— Start of ENTRIES SHOWN —
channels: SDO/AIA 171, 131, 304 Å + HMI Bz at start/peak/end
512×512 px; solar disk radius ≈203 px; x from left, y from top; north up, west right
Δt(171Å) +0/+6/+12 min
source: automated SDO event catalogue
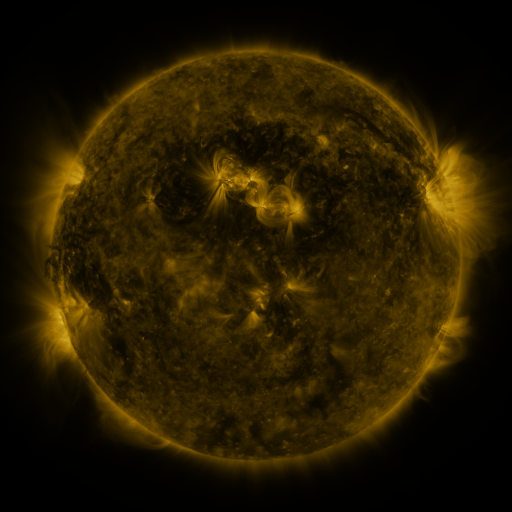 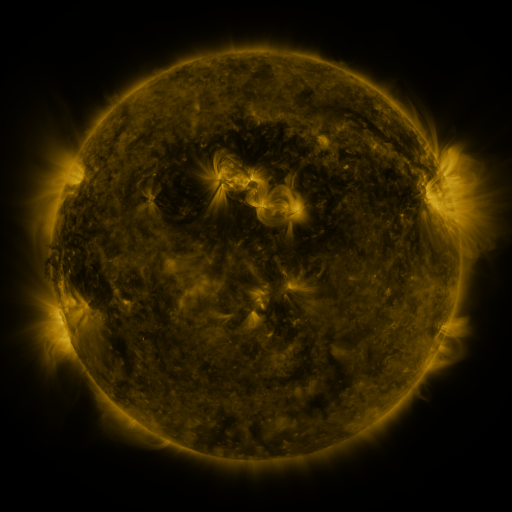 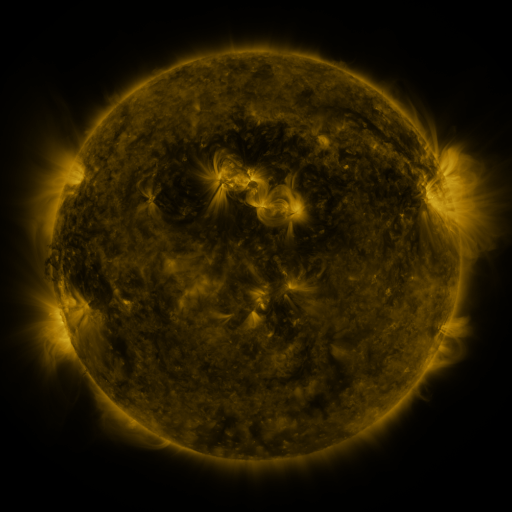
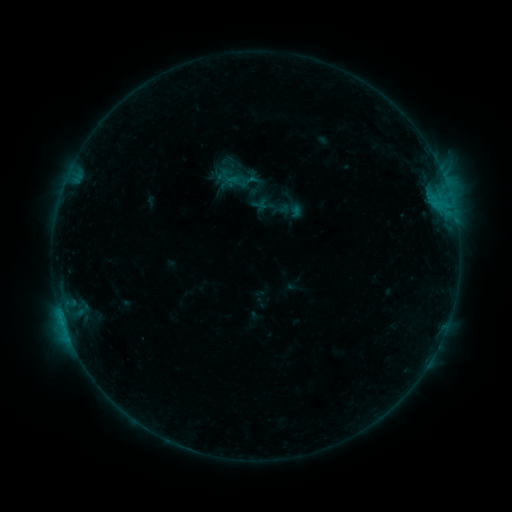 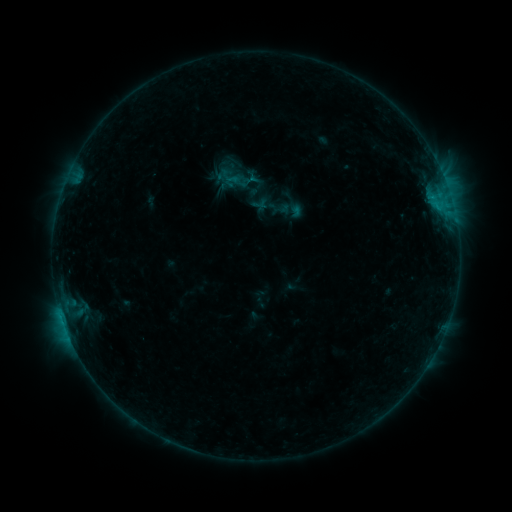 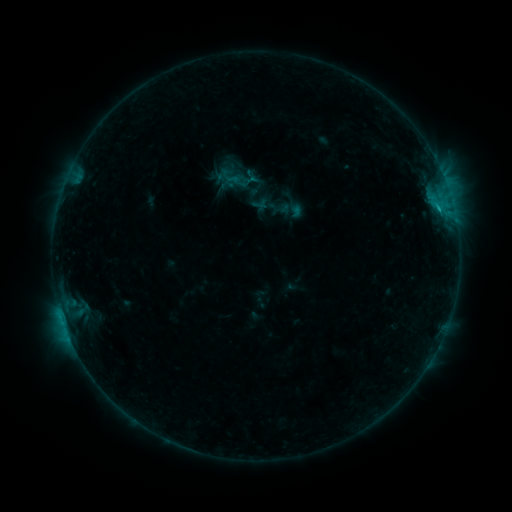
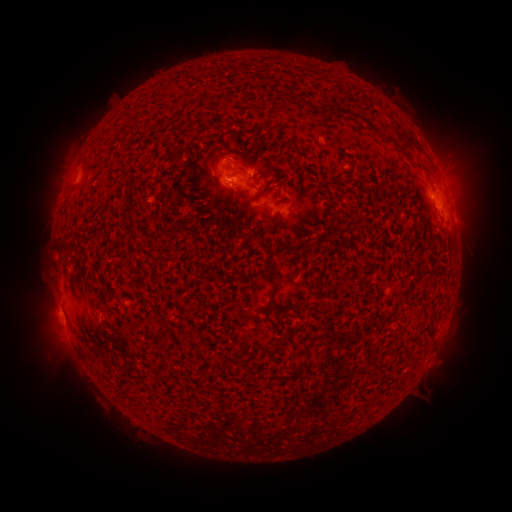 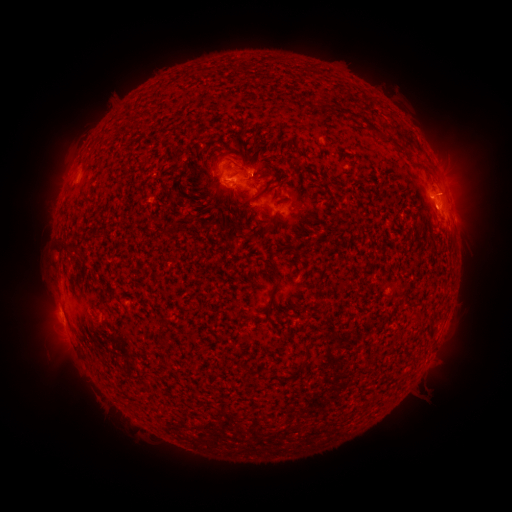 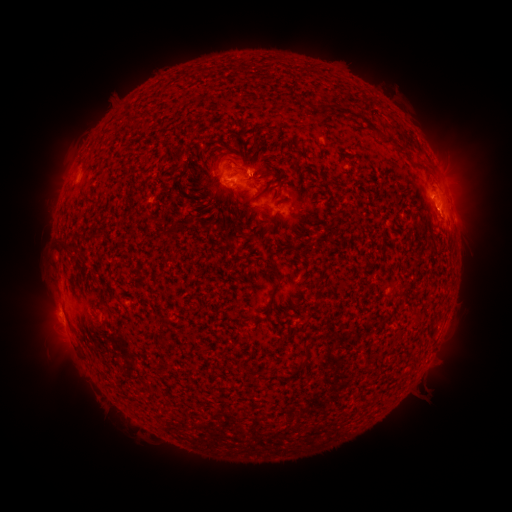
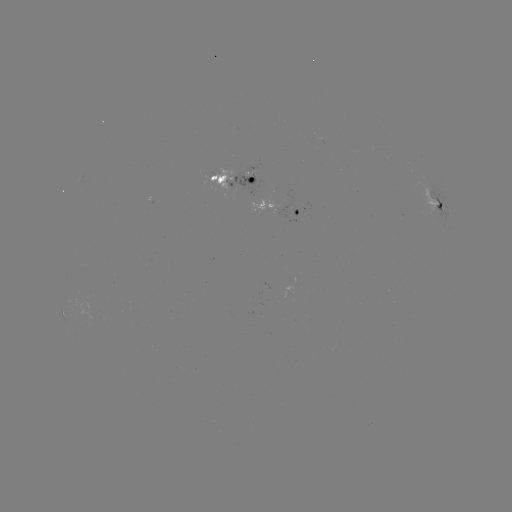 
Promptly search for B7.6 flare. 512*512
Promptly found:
— End of ENTRIES SHOWN —
▸ WRITTEN INSTRUCTION: Could you transcribe all of the lines above word for word, leaving the pictures out of your answer?

▸ THE OUTPUT:
channels: SDO/AIA 171, 131, 304 Å + HMI Bz at start/peak/end
512×512 px; solar disk radius ≈203 px; x from left, y from top; north up, west right
Δt(171Å) +0/+6/+12 min
source: automated SDO event catalogue
Promptly search for B7.6 flare. 512*512
Promptly found:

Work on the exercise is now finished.